- Activity
From the text on the Voynich manuscript, pull out the portion between "You could also" and "is less clear.", inclusive, copying it word for word.

You could also try this kind of clustering with the words of the manuscript instead of the letters. When you do so, you get two clusters: the words in the "herbal", "astrological", and "pharmacological" sections predominantly fall into one cluster, and the words in the "biological" and "cosmological" sections predominantly fall into another. [To me, this suggests that the manuscript probably had at least two authors.]

Voynich "B" is the "biological" + "astrological" sections. You can then try to divide the words in this section into more classes. If you do this for English, you get a cluster with words like "my, a, an, the,..."; another with "and, but, next,...", another with "had, asked, could, have, are, is, would,...", another with "for, at, in, no, that, be, but,..." etc. If you do this for Voynich you also get clusters but the meaning is less clear.


My guess is that the manuscript is some form of hoax, but I'd be delighted to be proved wrong.

- Supplied records
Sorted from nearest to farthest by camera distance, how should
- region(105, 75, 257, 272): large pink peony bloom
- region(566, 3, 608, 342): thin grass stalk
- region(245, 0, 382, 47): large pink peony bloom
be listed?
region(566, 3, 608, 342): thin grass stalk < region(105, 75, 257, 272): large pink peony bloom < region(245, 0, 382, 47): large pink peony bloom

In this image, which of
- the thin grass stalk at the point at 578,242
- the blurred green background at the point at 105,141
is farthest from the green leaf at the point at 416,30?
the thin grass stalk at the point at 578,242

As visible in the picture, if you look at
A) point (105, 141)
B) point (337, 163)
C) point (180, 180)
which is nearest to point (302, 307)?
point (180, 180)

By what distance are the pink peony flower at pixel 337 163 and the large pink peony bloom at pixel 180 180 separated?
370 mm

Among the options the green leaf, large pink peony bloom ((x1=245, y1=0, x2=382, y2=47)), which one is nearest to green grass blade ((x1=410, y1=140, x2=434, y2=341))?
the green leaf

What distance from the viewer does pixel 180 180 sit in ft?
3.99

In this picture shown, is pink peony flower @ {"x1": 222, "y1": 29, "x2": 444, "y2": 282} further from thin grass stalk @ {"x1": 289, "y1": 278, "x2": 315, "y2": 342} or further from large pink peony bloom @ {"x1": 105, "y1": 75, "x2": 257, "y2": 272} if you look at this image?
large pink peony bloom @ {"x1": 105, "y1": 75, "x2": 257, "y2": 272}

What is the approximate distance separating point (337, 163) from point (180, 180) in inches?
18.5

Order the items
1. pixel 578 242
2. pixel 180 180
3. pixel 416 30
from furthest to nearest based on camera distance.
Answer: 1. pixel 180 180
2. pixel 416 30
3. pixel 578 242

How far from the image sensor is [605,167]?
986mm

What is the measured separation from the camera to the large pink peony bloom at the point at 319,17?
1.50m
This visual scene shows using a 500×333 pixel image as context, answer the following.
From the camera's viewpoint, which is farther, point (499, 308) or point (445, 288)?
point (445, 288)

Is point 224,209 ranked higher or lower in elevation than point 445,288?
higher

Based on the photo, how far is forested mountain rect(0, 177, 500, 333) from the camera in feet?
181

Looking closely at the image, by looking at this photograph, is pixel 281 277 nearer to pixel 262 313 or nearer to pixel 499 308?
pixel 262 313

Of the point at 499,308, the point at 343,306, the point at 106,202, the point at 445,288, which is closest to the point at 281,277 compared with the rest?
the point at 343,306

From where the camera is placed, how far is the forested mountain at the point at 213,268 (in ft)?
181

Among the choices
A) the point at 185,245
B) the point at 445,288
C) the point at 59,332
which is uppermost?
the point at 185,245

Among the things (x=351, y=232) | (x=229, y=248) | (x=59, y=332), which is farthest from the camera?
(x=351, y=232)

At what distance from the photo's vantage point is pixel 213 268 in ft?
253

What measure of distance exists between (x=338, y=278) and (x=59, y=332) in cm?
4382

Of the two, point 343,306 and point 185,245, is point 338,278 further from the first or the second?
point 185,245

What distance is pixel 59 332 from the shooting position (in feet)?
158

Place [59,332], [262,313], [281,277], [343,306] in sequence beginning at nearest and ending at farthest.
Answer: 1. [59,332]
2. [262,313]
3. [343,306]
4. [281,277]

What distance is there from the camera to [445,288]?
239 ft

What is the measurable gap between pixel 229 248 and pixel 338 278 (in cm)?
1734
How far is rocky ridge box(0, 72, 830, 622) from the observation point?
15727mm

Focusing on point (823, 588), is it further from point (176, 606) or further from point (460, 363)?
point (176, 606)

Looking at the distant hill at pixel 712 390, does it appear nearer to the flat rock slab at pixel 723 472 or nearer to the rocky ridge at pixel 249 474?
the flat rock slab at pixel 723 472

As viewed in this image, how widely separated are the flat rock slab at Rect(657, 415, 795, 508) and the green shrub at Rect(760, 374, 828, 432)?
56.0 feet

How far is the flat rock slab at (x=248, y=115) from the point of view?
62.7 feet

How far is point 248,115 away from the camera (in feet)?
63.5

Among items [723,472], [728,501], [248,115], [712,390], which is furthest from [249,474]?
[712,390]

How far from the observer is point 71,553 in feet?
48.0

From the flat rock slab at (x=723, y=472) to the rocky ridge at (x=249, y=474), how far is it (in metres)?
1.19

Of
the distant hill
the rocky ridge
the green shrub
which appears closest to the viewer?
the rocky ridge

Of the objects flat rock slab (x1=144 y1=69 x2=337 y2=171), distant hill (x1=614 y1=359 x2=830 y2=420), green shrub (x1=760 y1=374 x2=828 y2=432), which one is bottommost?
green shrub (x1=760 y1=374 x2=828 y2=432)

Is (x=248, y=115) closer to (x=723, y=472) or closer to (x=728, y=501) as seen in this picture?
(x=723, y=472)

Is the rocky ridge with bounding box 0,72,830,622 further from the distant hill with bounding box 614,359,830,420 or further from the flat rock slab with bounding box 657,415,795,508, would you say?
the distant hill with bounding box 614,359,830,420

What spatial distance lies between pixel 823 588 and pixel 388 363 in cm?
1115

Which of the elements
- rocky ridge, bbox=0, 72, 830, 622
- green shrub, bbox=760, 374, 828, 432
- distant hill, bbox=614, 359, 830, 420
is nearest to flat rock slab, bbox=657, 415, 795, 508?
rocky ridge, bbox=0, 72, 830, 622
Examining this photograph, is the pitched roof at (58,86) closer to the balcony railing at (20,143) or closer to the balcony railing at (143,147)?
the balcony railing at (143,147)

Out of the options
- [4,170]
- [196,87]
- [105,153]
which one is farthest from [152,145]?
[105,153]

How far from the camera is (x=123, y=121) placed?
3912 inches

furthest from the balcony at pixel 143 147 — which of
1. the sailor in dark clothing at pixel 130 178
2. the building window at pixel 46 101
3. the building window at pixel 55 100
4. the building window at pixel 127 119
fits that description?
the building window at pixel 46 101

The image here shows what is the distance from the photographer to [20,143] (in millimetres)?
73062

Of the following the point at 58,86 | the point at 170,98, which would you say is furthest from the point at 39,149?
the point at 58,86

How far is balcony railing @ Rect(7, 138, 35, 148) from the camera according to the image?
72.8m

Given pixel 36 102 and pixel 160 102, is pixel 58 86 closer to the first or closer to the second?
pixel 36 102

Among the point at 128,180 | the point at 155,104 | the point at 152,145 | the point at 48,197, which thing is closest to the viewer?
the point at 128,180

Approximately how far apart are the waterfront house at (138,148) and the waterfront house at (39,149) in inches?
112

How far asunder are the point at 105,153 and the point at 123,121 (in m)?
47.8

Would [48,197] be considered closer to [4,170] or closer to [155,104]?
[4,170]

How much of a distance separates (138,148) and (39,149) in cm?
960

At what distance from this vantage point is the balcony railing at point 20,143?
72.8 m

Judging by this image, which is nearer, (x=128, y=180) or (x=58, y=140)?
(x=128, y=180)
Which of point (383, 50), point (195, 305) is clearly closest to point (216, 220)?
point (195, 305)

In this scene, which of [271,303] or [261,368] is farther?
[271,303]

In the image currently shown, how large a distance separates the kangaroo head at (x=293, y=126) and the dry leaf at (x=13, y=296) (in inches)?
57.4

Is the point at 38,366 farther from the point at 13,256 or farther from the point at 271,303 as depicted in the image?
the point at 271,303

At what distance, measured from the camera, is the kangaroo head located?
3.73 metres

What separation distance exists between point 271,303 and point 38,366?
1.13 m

- Response to the task
You could also try this kind of clustering with the words of the manuscript instead of the letters. When you do so, you get two clusters: the words in the "herbal", "astrological", and "pharmacological" sections predominantly fall into one cluster, and the words in the "biological" and "cosmological" sections predominantly fall into another. [To me, this suggests that the manuscript probably had at least two authors.]

Voynich "B" is the "biological" + "astrological" sections. You can then try to divide the words in this section into more classes. If you do this for English, you get a cluster with words like "my, a, an, the,..."; another with "and, but, next,...", another with "had, asked, could, have, are, is, would,...", another with "for, at, in, no, that, be, but,..." etc. If you do this for Voynich you also get clusters but the meaning is less clear.